Technical support: Uh, sir . . .

Caller: . . . and I think the computer’s infected with spyware and the big banana trojan virus . . . [That’s normal.] That’s my biggest . . . that’s normal? . . . That’s my biggest concern.

Technical support: Oh, oh, uh, sir . . .

Caller: . . . and plus there was a ton of preinstalled, third-party programs that just clutter the computer, and I’m at wit’s end trying to get this thing to work.

Technical support: Sir. I have to put you on hold.

Caller: What?

Technical support: It’s going to take us a minute or so to diagnose the problem. [Huh?!] I’m going to transfer you to our ONE technician.

Caller: One . . . one!? But . . .

Phone Recording: Thank you for waiting. Your call is important to us. You are number 84 in the queue. You approximate waiting time is 2 hours, 17 minutes or whenever we get around to answering your call.

[ End of call and continuation of computer advertisement . . . ]

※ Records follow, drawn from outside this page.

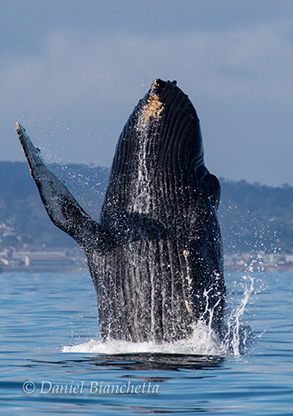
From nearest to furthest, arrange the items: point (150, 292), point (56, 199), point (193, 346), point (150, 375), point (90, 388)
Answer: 1. point (90, 388)
2. point (150, 375)
3. point (56, 199)
4. point (193, 346)
5. point (150, 292)

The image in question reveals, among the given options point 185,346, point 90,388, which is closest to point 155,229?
point 185,346

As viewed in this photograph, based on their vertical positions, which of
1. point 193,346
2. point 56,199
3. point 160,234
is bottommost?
point 193,346

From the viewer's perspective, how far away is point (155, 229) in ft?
45.5

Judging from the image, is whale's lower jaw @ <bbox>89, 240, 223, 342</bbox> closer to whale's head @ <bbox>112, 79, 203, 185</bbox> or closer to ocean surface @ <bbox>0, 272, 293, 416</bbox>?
ocean surface @ <bbox>0, 272, 293, 416</bbox>

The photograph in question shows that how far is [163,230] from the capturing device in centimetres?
1383

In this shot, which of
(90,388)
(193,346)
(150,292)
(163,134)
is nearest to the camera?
(90,388)

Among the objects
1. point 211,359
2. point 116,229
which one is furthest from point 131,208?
point 211,359

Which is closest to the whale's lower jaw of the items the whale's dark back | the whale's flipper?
the whale's dark back

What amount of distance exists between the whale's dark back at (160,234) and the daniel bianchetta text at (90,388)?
242 cm

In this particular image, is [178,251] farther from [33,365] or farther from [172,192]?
[33,365]

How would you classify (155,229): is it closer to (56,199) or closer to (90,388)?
(56,199)

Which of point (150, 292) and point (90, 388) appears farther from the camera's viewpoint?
point (150, 292)

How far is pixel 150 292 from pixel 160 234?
2.91 ft

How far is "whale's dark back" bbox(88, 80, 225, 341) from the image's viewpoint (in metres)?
13.7
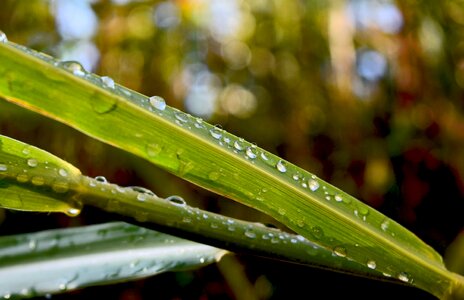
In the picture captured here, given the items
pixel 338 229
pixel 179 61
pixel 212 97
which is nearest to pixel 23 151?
pixel 338 229

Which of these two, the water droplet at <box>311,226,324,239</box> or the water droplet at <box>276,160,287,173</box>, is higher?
the water droplet at <box>276,160,287,173</box>

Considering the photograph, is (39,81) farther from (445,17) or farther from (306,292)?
(445,17)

Caller and Narrator: Does this experience sound familiar? Then, do what I did. If your computer is holding your hostage and you can’t get the service you deserve, then call Turbo Command, creators of the safest and most reliable computers and operating system on the planet.

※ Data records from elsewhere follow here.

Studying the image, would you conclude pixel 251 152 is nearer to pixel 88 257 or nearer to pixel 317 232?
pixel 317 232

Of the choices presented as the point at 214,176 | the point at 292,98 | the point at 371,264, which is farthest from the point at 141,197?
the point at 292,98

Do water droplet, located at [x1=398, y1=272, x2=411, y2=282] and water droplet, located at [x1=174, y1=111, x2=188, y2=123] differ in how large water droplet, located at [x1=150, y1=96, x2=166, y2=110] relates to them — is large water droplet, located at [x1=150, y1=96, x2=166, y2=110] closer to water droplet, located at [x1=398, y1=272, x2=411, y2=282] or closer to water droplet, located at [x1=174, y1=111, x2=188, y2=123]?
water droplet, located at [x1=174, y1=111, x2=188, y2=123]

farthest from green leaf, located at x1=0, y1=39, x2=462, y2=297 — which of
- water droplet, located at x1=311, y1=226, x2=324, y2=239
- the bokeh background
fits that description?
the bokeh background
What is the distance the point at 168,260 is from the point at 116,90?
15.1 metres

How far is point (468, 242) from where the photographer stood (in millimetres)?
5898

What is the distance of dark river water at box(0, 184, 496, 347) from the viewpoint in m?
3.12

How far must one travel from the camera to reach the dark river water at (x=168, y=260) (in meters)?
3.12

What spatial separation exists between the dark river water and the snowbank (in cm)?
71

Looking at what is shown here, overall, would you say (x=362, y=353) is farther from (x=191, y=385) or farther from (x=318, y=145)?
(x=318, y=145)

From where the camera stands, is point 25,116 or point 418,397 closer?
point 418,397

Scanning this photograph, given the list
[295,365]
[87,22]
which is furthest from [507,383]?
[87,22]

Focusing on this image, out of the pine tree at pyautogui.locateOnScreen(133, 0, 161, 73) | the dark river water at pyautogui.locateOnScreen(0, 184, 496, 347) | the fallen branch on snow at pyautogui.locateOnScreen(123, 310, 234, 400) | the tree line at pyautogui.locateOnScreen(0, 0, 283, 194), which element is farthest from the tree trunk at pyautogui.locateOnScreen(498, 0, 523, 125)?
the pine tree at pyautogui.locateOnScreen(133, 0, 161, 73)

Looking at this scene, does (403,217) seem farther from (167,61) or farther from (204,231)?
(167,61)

Listen, while the competition is spending all of their time trying to imitate our computer’s performance and features, our company is innovating the computer industry. So, why buy a computer that hiccups every time you turn it on when you can be the owner of the sleekest and friendliest machine ever.

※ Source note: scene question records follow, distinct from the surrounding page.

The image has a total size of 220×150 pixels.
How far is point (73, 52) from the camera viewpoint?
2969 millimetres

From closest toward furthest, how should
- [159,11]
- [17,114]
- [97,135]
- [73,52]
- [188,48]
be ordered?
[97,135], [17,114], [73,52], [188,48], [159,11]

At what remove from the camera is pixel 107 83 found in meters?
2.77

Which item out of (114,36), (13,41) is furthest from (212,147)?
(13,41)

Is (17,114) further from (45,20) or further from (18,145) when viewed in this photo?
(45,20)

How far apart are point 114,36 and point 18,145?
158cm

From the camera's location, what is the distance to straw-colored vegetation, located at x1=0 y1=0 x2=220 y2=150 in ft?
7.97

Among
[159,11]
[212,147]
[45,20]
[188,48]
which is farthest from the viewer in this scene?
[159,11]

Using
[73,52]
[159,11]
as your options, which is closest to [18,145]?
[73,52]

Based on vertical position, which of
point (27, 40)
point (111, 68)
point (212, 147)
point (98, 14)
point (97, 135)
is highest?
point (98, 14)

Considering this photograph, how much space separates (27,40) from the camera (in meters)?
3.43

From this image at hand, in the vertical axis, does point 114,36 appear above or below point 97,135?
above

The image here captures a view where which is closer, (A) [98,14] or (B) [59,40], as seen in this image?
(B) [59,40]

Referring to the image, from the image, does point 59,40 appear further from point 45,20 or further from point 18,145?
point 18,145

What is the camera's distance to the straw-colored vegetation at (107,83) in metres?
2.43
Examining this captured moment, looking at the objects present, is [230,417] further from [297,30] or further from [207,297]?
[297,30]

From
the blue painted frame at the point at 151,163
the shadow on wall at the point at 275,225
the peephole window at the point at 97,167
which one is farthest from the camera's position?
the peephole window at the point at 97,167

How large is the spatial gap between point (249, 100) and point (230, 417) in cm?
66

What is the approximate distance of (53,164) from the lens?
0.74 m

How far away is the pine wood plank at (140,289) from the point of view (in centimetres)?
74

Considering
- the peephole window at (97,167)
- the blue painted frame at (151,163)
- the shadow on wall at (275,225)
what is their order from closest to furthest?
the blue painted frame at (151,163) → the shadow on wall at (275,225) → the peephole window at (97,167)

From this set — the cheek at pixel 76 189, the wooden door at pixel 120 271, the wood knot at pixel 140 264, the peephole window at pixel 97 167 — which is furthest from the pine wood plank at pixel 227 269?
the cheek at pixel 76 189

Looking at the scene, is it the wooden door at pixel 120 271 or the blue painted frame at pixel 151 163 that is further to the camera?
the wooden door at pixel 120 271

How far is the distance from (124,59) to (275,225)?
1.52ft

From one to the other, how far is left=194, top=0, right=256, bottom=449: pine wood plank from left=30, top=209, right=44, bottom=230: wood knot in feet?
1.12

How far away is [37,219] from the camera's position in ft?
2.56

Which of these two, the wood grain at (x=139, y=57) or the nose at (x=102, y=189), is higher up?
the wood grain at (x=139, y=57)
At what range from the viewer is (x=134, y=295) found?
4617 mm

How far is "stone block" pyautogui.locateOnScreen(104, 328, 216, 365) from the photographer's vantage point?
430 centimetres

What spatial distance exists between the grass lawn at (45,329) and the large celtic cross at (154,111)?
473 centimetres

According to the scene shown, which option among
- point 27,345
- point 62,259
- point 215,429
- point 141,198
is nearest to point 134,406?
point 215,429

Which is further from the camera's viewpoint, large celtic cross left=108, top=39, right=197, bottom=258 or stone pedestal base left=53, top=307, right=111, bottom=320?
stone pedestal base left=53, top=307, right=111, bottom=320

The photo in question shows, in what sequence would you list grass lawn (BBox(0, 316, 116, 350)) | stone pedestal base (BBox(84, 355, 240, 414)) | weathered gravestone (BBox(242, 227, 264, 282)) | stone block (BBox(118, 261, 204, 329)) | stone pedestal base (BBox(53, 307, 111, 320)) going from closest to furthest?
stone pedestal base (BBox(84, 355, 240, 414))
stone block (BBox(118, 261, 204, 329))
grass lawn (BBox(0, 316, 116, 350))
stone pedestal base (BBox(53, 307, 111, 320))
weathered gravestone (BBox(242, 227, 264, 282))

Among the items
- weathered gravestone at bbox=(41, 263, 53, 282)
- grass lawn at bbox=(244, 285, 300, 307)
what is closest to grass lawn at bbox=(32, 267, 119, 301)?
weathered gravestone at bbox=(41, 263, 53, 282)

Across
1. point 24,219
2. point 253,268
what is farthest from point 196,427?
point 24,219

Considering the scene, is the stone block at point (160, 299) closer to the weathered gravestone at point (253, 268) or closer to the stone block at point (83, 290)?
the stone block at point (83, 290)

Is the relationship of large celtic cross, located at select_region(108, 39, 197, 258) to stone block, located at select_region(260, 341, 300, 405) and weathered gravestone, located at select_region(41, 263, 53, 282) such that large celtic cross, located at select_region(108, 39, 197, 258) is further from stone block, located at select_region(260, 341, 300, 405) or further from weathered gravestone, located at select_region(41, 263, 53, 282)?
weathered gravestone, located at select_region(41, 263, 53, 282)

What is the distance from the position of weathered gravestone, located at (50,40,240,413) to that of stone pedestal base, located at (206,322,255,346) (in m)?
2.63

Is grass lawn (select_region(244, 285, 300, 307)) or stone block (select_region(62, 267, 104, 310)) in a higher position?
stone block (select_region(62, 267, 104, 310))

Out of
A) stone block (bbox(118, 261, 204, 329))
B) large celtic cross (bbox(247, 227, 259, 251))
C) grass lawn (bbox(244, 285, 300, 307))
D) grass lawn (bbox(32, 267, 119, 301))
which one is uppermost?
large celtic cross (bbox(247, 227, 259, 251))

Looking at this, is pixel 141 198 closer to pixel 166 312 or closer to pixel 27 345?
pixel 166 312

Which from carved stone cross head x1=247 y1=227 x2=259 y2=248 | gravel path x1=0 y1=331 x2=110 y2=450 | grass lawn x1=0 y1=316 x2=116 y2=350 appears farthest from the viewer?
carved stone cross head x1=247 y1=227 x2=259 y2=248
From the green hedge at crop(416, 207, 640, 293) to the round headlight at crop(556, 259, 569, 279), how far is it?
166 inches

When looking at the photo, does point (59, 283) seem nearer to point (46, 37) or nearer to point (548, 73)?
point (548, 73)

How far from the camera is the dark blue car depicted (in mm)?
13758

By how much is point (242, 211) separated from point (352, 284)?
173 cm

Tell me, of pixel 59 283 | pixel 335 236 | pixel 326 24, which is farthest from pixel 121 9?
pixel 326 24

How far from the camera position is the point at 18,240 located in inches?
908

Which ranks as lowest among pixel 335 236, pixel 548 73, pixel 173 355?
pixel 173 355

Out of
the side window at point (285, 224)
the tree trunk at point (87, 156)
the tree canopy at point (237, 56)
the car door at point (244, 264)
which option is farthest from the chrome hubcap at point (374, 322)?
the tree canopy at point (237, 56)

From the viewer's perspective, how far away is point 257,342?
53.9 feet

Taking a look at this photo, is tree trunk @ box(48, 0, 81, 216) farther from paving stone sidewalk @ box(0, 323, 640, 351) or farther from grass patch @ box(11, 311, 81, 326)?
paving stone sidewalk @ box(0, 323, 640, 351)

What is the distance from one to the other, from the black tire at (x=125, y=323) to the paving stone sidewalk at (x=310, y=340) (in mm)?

Call us today or visit our Website for more information, and let us introduce you to the ultimate computer experience.

Key Vocabulary [Top]
  • queue (noun): a list or line of phone calls to be answered (often considered British English); can also be used to describe a line of people waiting for a service
    – The phone message says I’m number 3 in the queue, but I have been waiting for over 20 minutes to talk to someone in customer support.
  • run (verb): operate or function
    – This computer was running great yesterday, but I can’t get it started today.
  • be under warranty (phrasal verb): protected by a written promise by a company to fix or replace one of its products
    – If you’re having problems with the digital camera, send it back to the manufacturer to get a refund. The camera is still under warranty.
  • run out (phrasal verb): reach the ending period of an agreement or contract
    – Sometimes, a product you buy will function perfectly long after the warranty runs out.
  • freeze (verb): stop moving
    – I really hate this computer because it always freezes right when I’m trying to save important documents.
  • crash (verb): stop working
    – My old computer was constantly crashing everyday, so I reinstalled the operating system to see if that would fix the problem.
  • zillion (noun): a very large number
    – I’ve told you a zillion times what the problem is. Don’t you understand it now?
  • clutter (noun): fill an area with things and make it messy
    – I hate some computer companies because they tend to clutter their machines with junk software most people don’t use.
  • be at wit’s end (idiom): be very frustrated because you cannot solve a problem
    – To tell the truth, I’m at my wits’ end trying to figure out the problem with my computer.
  • diagnose (verb): determine the nature of a problem
    – The technical support person couldn’t diagnose the software conflict even after working on it for three hours.
  • deserve (verb): earn something or be worthy of some consideration
    – Our customers deserve friendly and honest service everytime they walk in our store.
  • imitate (verb): copy or reproduce an idea or product
    – Unfortunately, many companies can only imitate the high-quality products of other businesses .
  • innovate (verb): come up with new ideas or methods
    – If you don’t innovate, your business will no longer be competitive.
  • sleek (adjective): attractive
    – The company’s newest MP3 is really sleek, and it should sell well.
  • ultimate (adjective): the best or most superior final one
    – The ultimate goal of our company is to be number one in our field.